Home Humidity
Winter is setting in across the country and many homeowners are experiencing the effects of this change upon their home humidity. Pros know the importance of regulating indoor humidity, especially during months when furnaces are working overtime. Too little moisture in the air and skin dries out, paint cracks and static electricity discharges. Too much moisture and windows fog up, mold grows and wood floors and furniture will expand.
Maintaining the correct levels of indoor humidity also affects how warm or cool people feel in their homes. The EPA recommends an indoor humidity between 30 and 50 percent.
“Humans are very sensitive to humidity, as the skin relies on the air to get rid of moisture. The process of sweating is your body’s attempt to keep cool and maintain its current temperature. If the air is at 100 percent relative humidity, sweat will not evaporate into the air. As a result, we feel much hotter than the actual temperature when the relative humidity is high. Your shirt may become saturated with perspiration that doesn’t go anywhere, leaving you feeling like a swampy bog monster of revolting proportions. If the relative humidity is low, we can feel much cooler than the actual temperature because our sweat evaporates easily, cooling us off.” (howstuffworks)

SHORT PROBLEM 1
Using the home humidity passage, list the effects it gives for having too little moisture in the air.
SHORT PROBLEM 2
Translate this sentence from the home humidity passage into Spanish: "The EPA recommends an indoor humidity between 30 and 50 percent."

DATA EXCERPTS
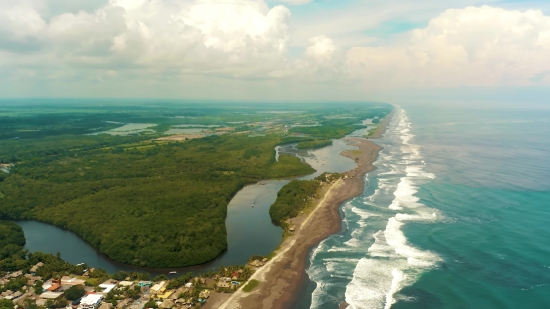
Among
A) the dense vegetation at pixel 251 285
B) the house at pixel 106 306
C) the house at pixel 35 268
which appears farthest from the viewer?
the house at pixel 35 268

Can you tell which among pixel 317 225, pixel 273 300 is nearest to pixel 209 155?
pixel 317 225

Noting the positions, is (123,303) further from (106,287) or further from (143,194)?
(143,194)

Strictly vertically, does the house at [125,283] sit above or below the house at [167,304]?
above

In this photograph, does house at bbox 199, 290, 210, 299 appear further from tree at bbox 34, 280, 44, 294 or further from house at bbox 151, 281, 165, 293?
tree at bbox 34, 280, 44, 294

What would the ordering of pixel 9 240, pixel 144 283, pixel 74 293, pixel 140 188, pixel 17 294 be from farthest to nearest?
pixel 140 188 < pixel 9 240 < pixel 144 283 < pixel 17 294 < pixel 74 293

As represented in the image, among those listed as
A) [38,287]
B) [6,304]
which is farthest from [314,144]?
[6,304]

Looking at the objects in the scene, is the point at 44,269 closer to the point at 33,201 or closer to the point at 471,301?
the point at 33,201

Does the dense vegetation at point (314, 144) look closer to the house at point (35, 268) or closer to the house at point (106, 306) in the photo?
the house at point (35, 268)

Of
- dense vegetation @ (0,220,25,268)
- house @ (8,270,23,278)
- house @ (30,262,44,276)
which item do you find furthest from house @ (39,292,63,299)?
dense vegetation @ (0,220,25,268)

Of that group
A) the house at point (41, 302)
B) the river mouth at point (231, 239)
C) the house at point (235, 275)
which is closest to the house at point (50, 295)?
the house at point (41, 302)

TASK RESPONSE 1
- Skin dries out
- Paint cracks
- Static electricity discharges

TASK RESPONSE 2
La EPA recomienda una humedad interior de entre 30 y 50 por ciento.